Conditional Probability and law of total probability

[HaLAA]

Homework Statement

It rains in a city with a chance of 0.4. The weather forecast is not always accurate. When there will be a rain the next day, the forecast predicts the rain with probability 0.8; When there is no rain, the forecast falsely predicts a rain with probability 0.1. You take your umbrella every time rain is forecast, and you take your umbrella 25% of the times when rain is not forecast. Find the chance that it actually rains given that the forecast predicts rain. Given that it rains, what is the probability that you do not have your umbrella?

Homework Equations

Conditional probability

The Attempt at a Solution

Let R be the event about rain tomorrow, FR be the event about weather forecast predicts will rain tomorrow and U about I bring my umbrella.

I got the first part, P(R | FR) = P(FR | R)P(R)/(P(FR | R)P(R)+P(FR | R^c)P(R^c))

But I don't know how to do the second part.

 

[PeroK]

Homework Statement

It rains in a city with a chance of 0.4. The weather forecast is not always accurate. When there will be a rain the next day, the forecast predicts the rain with probability 0.8; When there is no rain, the forecast falsely predicts a rain with probability 0.1. You take your umbrella every time rain is forecast, and you take your umbrella 25% of the times when rain is not forecast. Find the chance that it actually rains given that the forecast predicts rain. Given that it rains, what is the probability that you do not have your umbrella?

Homework Equations

Conditional probability

The Attempt at a Solution

Let R be the event about rain tomorrow, FR be the event about weather forecast predicts will rain tomorrow and U about I bring my umbrella.

I got the first part, P(R | FR) = P(FR | R)P(R)/(P(FR | R)P(R)+P(FR | R^c)P(R^c))

But I don't know how to do the second part.

For these problems I always use a probability tree. Its especially useful when it gets complicated by a third variable.

 

[HaLAA]

For these problems I always use a probability tree. Its especially useful when it gets complicated by a third variable.

I don't see how to draw probability tree.

 

[PeroK]

I don't see how to draw probability tree.

Is that something you've never been taught?

 

[HaLAA]

Is that something you've never been taught?

I never learn how to draw a tree

 

[PeroK]

I never learn how to draw a tree

Ok. I suggest you work out the 4 probabilities: FR+R, FR+NR, FNR+R, FNR+NR and see whether that gives you any ideas.

 

[Ray Vickson]

Homework Statement

It rains in a city with a chance of 0.4. The weather forecast is not always accurate. When there will be a rain the next day, the forecast predicts the rain with probability 0.8; When there is no rain, the forecast falsely predicts a rain with probability 0.1. You take your umbrella every time rain is forecast, and you take your umbrella 25% of the times when rain is not forecast. Find the chance that it actually rains given that the forecast predicts rain. Given that it rains, what is the probability that you do not have your umbrella?

Homework Equations

Conditional probability

The Attempt at a Solution

Let R be the event about rain tomorrow, FR be the event about weather forecast predicts will rain tomorrow and U about I bring my umbrella.

I got the first part, P(R | FR) = P(FR | R)P(R)/(P(FR | R)P(R)+P(FR | R^c)P(R^c))

But I don't know how to do the second part.

Consider, say, 1000 identical days.

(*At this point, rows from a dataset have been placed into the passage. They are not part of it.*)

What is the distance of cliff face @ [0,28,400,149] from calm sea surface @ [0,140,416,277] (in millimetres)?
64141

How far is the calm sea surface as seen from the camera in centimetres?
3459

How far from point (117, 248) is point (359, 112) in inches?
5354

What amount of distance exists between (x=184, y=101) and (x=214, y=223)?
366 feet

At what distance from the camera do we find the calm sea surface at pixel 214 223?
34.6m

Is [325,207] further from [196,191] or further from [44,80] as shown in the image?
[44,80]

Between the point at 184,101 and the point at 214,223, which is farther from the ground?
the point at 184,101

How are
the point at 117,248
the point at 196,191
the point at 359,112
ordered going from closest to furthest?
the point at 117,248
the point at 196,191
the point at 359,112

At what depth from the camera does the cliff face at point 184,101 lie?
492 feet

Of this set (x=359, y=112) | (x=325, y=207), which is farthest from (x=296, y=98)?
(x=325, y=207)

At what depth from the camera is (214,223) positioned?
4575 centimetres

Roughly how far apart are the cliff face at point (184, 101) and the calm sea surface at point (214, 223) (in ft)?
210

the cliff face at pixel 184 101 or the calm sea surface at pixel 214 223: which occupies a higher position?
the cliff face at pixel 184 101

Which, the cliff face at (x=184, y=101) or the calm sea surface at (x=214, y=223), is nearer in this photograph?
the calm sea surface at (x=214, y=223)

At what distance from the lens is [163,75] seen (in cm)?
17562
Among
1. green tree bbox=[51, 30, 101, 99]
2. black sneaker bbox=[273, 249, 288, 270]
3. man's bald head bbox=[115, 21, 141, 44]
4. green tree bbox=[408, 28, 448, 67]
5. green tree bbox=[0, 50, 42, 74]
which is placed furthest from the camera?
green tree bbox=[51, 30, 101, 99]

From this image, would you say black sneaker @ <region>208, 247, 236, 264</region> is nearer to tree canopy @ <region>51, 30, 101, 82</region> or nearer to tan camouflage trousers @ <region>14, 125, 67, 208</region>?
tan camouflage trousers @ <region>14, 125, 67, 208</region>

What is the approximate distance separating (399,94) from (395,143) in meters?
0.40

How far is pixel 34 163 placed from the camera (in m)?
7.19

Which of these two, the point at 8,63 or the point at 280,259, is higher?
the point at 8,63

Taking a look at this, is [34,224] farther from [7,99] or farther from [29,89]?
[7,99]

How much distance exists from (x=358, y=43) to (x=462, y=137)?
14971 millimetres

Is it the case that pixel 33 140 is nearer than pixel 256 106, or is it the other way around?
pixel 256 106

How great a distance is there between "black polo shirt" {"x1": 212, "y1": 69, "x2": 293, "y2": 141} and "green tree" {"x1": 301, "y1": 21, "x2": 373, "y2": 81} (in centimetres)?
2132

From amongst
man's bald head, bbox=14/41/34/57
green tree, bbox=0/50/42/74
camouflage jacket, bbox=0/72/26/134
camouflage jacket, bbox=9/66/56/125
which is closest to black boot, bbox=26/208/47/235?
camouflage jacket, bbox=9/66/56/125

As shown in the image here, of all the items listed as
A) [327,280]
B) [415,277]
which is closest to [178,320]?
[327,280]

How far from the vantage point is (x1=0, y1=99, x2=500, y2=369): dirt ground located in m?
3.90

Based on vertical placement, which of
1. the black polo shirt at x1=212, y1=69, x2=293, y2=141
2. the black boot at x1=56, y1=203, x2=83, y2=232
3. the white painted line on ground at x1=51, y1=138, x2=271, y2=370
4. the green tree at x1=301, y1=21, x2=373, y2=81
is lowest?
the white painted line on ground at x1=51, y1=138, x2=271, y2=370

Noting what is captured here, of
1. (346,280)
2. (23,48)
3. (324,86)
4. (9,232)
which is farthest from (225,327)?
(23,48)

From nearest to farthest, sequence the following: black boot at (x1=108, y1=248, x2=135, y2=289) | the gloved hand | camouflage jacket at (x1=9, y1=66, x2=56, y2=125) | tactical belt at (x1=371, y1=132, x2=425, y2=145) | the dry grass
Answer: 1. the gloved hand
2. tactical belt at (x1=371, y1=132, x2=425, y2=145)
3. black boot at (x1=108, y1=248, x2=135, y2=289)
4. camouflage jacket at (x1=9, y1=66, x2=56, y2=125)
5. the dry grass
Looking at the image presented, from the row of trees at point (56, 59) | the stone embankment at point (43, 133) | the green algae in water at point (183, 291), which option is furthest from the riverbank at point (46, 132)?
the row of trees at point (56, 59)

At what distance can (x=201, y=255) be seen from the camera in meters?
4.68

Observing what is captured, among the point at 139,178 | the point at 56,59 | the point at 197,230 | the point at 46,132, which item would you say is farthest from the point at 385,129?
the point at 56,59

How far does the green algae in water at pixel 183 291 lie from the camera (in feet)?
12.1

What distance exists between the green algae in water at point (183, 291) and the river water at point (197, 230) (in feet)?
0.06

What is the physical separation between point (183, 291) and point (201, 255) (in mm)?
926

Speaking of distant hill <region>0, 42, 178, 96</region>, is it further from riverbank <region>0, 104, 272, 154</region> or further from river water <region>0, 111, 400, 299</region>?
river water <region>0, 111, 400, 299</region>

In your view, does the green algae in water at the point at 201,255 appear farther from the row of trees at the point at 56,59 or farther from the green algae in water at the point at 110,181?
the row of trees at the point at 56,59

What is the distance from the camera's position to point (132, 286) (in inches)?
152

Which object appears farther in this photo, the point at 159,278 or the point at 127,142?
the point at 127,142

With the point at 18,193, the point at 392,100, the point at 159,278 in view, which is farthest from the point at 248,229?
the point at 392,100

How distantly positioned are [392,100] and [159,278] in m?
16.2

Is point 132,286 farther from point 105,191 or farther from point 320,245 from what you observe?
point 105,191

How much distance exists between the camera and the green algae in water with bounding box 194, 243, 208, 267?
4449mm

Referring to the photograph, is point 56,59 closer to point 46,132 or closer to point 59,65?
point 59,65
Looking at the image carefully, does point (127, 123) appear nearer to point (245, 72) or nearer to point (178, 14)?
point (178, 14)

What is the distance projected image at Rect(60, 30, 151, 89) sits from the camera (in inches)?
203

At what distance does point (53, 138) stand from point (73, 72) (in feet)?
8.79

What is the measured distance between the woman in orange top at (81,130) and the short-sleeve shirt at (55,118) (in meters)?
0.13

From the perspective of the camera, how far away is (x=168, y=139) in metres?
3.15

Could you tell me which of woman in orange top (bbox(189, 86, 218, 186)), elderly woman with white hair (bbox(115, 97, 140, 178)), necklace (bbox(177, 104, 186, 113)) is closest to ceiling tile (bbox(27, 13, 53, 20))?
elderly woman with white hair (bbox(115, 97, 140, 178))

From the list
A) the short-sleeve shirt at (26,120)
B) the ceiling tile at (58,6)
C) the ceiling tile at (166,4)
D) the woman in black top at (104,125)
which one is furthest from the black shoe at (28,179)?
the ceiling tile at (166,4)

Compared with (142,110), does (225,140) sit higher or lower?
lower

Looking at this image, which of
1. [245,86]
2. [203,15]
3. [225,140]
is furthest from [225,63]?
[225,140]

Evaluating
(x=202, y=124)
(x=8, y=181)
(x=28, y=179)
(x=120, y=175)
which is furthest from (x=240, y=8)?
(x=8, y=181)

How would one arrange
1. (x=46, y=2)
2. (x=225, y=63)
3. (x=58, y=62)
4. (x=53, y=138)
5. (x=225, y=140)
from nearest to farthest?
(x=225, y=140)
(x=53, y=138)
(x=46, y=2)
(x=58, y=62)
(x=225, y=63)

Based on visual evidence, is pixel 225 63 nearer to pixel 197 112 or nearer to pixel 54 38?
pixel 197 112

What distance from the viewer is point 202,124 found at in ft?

The given data implies that in 400 of those days it will rain (R), while 600 of those days will have no rain (N).

In the 400 rainy days, forecasted rain (FR) occurred on 80/% × 400 = 320 days, and forecasted no rain (FN) on 400-320 = 80 days.

In the 600 non-rainy days, forecasted rain occurred on 0.1 × 600 = 60 days and forecasted no-rain on 600-60 = 540 days.

To summarize:
$$\begin{array}{c|cc|c}
& \text{R} & \text{N} & \text{Total}\\ \hline
\text{FR} & 320 & 60 & 380 \\
\text{FN} & 80 & 540 & 620 \\ \hline
\text{Total} & 400 & 600 & 1000
\end{array}
$$
From this table you can easily read off the solution to part 1, and you should get the same result as you do from using Bayes.

To do the second part, look carefully at the stated assumptions about U (the number of umbrella days) in the different cells of the table. Do you think that enough information was given in the problem to allow you to fill in the precise U-amounts in both cells of row FN? Does the second part have a unique solution, or are a variety of answers possible while respecting the precise wording given in the problem? Is there a most plausible solution?

After doing part 2 using the above tabular method, it might be fun to translate all that back into Bayesian language.